**SELECTED PASSAGE:**
┏━━
From there I took Market St past the National Nordic Museum (and to be fair, ate lunch on a bench they provide) to the Ballard Locks (or rather their gates), but I'm saving them for two pages from now, maybe within a day or two.  Our next stop also isn't a Seattle city park, but it took me a whole day to figure that out.  See, I went up 32nd Ave to

A viewpoint on 60th St that is not the NW 60th St Viewpoint

There's a railing at the end of 60th - the westernmost 60th in town - and that railing affords an evidently popular but surprisingly complex view.  The complexity is because you can, from that railing, see not only the water, and the Olympic Mountains across it, but also the much nearer Burlington Northern Railroad.  Oh, and northernmost Magnolia.  So I took four pictures.  The train:
The Olympics behind the train:
Magnolia behind the train:
And the Olympics without the train:
Next I hiked back to 32nd and south to 58th and 

Thyme Patch Park

This is a small, pleasant place, shady in a summer afternoon, where I caught up on my notes and rested.  It has no plumbing except that required by the P-Patch.  It has two styles of art, and for once the one I liked is the one credited.  Roses added to the entry rails by Chuck Nafziger:

(The other art is goofy-looking frogs.)
┗━━
**EXTRACTED MATERIAL:**
┏━━
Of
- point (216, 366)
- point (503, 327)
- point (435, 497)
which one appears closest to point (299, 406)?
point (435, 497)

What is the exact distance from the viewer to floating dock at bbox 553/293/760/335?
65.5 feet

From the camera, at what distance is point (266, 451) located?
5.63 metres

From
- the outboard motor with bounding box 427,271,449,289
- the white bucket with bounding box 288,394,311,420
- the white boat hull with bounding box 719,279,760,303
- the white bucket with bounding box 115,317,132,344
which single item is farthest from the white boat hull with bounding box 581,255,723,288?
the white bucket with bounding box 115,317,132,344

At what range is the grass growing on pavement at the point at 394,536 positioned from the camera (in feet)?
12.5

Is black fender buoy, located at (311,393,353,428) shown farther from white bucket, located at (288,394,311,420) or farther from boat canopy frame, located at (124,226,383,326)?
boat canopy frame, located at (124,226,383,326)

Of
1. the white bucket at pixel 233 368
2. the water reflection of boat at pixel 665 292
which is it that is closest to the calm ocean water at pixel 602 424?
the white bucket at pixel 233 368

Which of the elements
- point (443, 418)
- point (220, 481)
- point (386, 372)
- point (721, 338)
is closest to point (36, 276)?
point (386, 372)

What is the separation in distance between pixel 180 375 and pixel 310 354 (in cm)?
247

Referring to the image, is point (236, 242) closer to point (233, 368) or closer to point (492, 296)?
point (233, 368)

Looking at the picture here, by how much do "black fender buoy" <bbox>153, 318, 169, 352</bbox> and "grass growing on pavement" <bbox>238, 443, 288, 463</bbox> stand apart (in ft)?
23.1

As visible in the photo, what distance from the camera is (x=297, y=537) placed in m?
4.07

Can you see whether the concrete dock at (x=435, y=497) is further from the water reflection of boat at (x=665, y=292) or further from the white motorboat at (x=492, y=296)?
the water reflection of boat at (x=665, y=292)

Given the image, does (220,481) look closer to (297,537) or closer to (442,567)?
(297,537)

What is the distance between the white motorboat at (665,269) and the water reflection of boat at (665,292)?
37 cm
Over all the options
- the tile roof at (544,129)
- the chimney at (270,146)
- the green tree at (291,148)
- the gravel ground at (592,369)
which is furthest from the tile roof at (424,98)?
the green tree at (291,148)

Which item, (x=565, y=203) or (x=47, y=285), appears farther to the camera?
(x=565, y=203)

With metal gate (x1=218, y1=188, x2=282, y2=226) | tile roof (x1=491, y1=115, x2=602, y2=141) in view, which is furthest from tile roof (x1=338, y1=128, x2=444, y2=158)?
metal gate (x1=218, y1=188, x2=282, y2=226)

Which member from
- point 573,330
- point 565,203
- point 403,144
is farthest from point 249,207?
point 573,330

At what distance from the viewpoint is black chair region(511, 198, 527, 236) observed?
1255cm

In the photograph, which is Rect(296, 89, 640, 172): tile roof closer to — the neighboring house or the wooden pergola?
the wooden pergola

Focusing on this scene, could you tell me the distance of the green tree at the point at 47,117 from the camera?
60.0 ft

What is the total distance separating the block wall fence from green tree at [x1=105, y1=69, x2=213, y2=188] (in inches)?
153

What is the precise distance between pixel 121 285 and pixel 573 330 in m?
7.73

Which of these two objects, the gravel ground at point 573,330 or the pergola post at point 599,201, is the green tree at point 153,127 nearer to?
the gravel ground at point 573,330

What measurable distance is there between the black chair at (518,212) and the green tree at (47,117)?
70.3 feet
┗━━
**WORK INSTRUCTIONS:**
(a) Repeat word for word the stretch of the Seattle walk text from "Thyme Patch Park" through "is goofy-looking frogs.)".
(b) Reproduce the records from the line containing "What is the total" through the end of the records, with "green tree" swapped for "palm tree" throughout and everything else left unchanged.

**ANSWERS GIVEN:**
(a)
Thyme Patch Park

This is a small, pleasant place, shady in a summer afternoon, where I caught up on my notes and rested.  It has no plumbing except that required by the P-Patch.  It has two styles of art, and for once the one I liked is the one credited.  Roses added to the entry rails by Chuck Nafziger:

(The other art is goofy-looking frogs.)

(b)
What is the total distance separating the block wall fence from palm tree at [x1=105, y1=69, x2=213, y2=188] (in inches)?
153

What is the precise distance between pixel 121 285 and pixel 573 330 in m?
7.73

Which of these two objects, the gravel ground at point 573,330 or the pergola post at point 599,201, is the palm tree at point 153,127 nearer to?
the gravel ground at point 573,330

What measurable distance is there between the black chair at (518,212) and the palm tree at (47,117)?
70.3 feet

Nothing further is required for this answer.